Task directions:
Print the listing below from the line containing "From the image in" up to and including the line containing "5. the white goat at pixel 512 206", copying each line exactly.

Record excerpts:
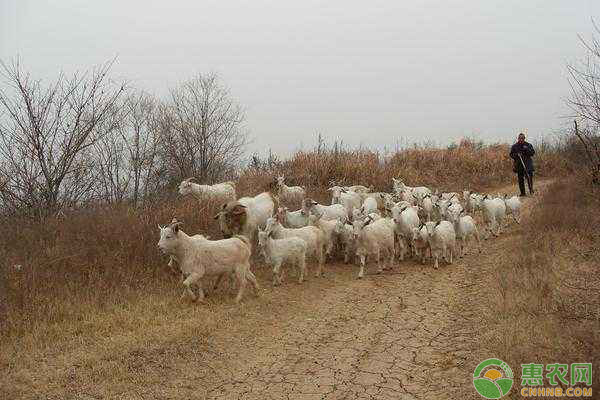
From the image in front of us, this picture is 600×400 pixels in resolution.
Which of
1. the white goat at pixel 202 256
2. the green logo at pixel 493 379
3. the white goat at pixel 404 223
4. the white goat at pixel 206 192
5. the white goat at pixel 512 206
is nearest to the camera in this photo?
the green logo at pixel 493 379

...

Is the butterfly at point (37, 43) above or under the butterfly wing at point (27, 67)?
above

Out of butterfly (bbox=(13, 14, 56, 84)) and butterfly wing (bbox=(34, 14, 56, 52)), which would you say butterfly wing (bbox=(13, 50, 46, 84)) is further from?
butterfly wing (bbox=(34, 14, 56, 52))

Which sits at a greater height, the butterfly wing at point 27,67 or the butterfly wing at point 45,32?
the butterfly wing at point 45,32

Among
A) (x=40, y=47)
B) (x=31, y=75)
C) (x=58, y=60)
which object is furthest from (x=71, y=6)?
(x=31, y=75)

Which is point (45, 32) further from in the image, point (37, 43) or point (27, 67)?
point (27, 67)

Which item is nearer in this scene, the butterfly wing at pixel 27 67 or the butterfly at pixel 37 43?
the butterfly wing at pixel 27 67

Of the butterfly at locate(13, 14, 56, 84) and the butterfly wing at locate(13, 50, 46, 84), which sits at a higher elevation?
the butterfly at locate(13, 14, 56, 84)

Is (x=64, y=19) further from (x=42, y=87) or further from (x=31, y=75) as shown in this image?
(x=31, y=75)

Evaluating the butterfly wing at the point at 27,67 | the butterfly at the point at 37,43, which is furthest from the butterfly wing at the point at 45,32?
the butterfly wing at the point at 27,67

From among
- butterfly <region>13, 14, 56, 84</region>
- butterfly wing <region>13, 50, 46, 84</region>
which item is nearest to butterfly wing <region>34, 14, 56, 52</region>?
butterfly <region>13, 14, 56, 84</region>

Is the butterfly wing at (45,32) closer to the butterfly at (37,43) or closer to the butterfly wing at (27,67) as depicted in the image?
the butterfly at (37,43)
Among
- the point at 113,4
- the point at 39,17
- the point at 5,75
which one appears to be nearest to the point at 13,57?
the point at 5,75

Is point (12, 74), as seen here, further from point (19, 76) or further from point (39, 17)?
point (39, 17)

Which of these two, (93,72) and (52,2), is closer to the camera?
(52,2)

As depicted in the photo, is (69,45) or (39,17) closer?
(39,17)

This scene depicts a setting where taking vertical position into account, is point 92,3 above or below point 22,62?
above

---

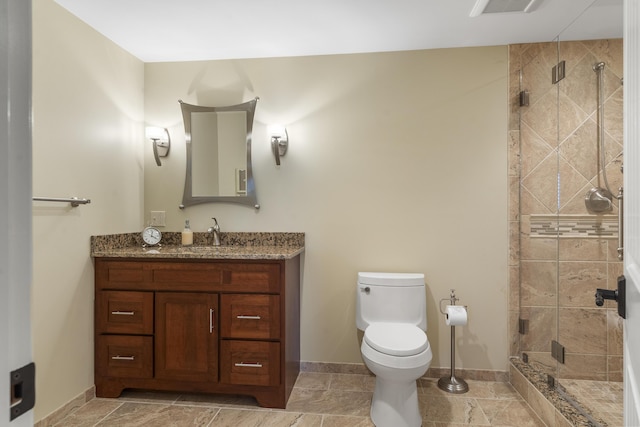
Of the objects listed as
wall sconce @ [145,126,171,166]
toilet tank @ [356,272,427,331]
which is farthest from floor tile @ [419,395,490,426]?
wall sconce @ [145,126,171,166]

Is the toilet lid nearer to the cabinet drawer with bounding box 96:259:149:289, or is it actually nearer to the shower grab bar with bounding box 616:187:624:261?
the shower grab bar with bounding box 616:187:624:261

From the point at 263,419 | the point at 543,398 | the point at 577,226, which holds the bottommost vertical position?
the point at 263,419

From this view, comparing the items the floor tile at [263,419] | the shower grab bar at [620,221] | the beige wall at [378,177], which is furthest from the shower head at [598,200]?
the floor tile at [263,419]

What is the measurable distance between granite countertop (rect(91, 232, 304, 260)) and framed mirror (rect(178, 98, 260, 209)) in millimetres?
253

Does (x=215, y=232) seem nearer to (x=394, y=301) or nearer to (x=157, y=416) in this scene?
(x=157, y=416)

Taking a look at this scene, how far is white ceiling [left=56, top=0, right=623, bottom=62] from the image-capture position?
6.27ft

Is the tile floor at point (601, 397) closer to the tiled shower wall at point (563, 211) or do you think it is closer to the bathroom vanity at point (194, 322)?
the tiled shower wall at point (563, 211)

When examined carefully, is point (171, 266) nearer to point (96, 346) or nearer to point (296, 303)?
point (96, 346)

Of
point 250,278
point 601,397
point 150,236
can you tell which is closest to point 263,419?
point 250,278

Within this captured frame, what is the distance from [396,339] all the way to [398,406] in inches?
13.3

Solution to this exercise:
From the image in front of us, this picture is 600×400 pixels in resolution.
Which of
1. the white goat at pixel 202 256
2. the green logo at pixel 493 379
3. the white goat at pixel 404 223
4. the white goat at pixel 206 192
5. the white goat at pixel 512 206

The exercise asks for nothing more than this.